Forrest Claypool, a former chief of staff to Mayor Daley, Cook County commissioner and CEO of the Chicago Park District, was a member of Emanuel’s Transportation and Infrastructure Transportation Team and endorsed Rahm for mayor.
So these appointments beg the question: Is this just same old, same old? Maintaining the status quo?
Only time will tell. And I’m willing to give Claypool, in particular, the time to prove Emanuel made a good choice.
I’m not bothered that Claypool is not a transit expert. I think a
government agency like the CTA needs a strong, tough administrator who
can run a lean, tight ship, make the trains and buses run on time,
safely, and balance the budget. And it helps that Claypool knows his way
around both City Hall and the County Building.
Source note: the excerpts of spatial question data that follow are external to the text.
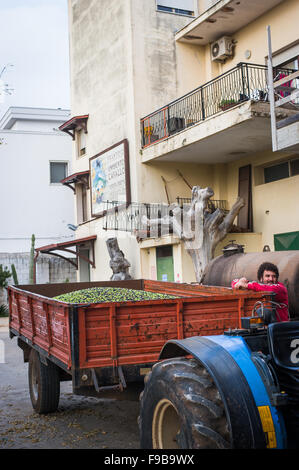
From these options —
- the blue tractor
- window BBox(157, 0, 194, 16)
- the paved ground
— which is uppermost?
window BBox(157, 0, 194, 16)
So again, let’s give him a chance to solve the many problems facing the CTA, such as:
2012 operating budget. The $166 million that the CTA got from a bond
sale agreement with the state will be gone in 2012. That money helped
the CTA avert a fare increase in 2010 and 2011, but not service cuts of
18% on bus routes and 9% for rail lines. Without some new Daddy
Warbucks showering the CTA with cash, a fare increase is quite likely.
And more service cuts certainly will have to be considered.
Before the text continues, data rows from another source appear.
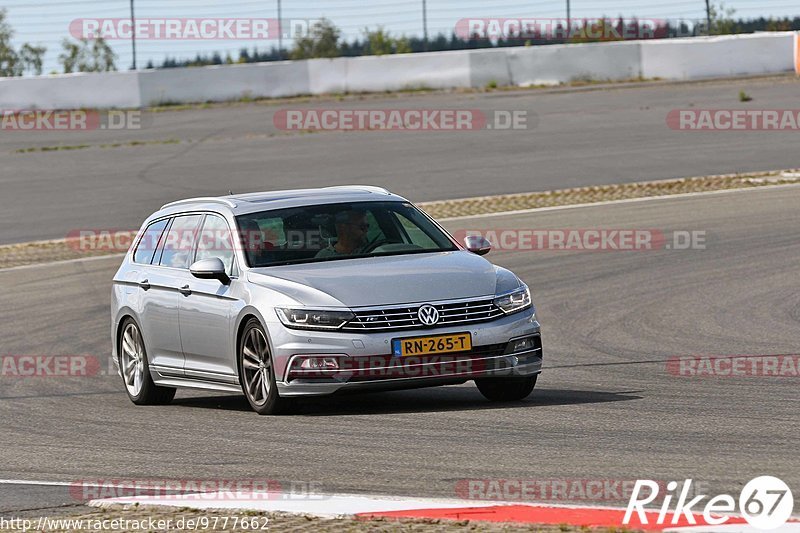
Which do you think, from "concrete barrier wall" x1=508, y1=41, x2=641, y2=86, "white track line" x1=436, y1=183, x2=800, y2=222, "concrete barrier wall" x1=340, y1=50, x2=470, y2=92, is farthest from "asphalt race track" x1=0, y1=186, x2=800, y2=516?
"concrete barrier wall" x1=340, y1=50, x2=470, y2=92

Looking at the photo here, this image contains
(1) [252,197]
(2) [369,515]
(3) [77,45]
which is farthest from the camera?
(3) [77,45]

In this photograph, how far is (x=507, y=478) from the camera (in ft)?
24.9

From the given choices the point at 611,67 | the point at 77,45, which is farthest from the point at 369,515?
the point at 77,45

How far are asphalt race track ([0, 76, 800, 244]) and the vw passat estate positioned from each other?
40.6 ft

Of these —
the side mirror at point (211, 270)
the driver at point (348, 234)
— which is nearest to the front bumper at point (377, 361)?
the side mirror at point (211, 270)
2012 – and beyond – capital budget. The CTA needs almost $7 billion
just to bring all of its properties into a state of good repair. Look no
further than Tuesday’s Brown Line Its capital budget this year is just
over $650 million – barely 10% of what it needs. And that doesn’t
include cash for the Red Line extension to 130th Street, or the Yellow
Line extension, or Orange Line extension, etc.
The CTA will be competing with hundreds of other transit agencies for a
much smaller pot of federal dollars. That’s the big challenge there.
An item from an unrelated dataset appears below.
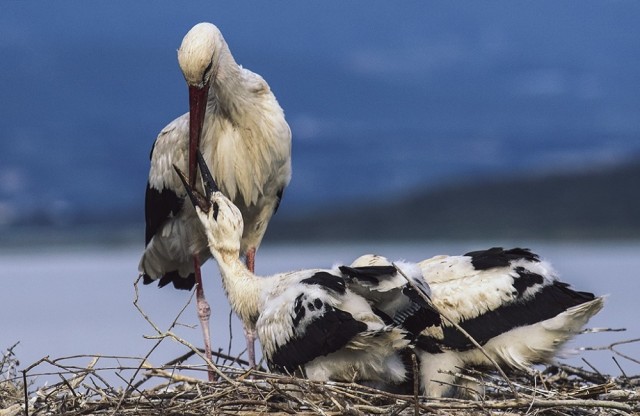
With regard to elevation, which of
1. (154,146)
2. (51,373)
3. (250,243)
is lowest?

Trains and buses. Claypool could show some real leadership by ordering
changes to the already-outdated design of the new Series 5000 rail cars.
I have “railed” against the crowded “bucket” seats many times. On
buses, decisions on bus rapid decisions remain, among others.
These are just a handful of issues that should give Claypool and
Peterson ample opportunity to show they are real leaders, ready to
provide Chicago with “the affordable, cutting-edge and multifaceted
transportation options that will keep our city moving forward,” as
Mayor-elect Emanuel said at his press conference Tuesday.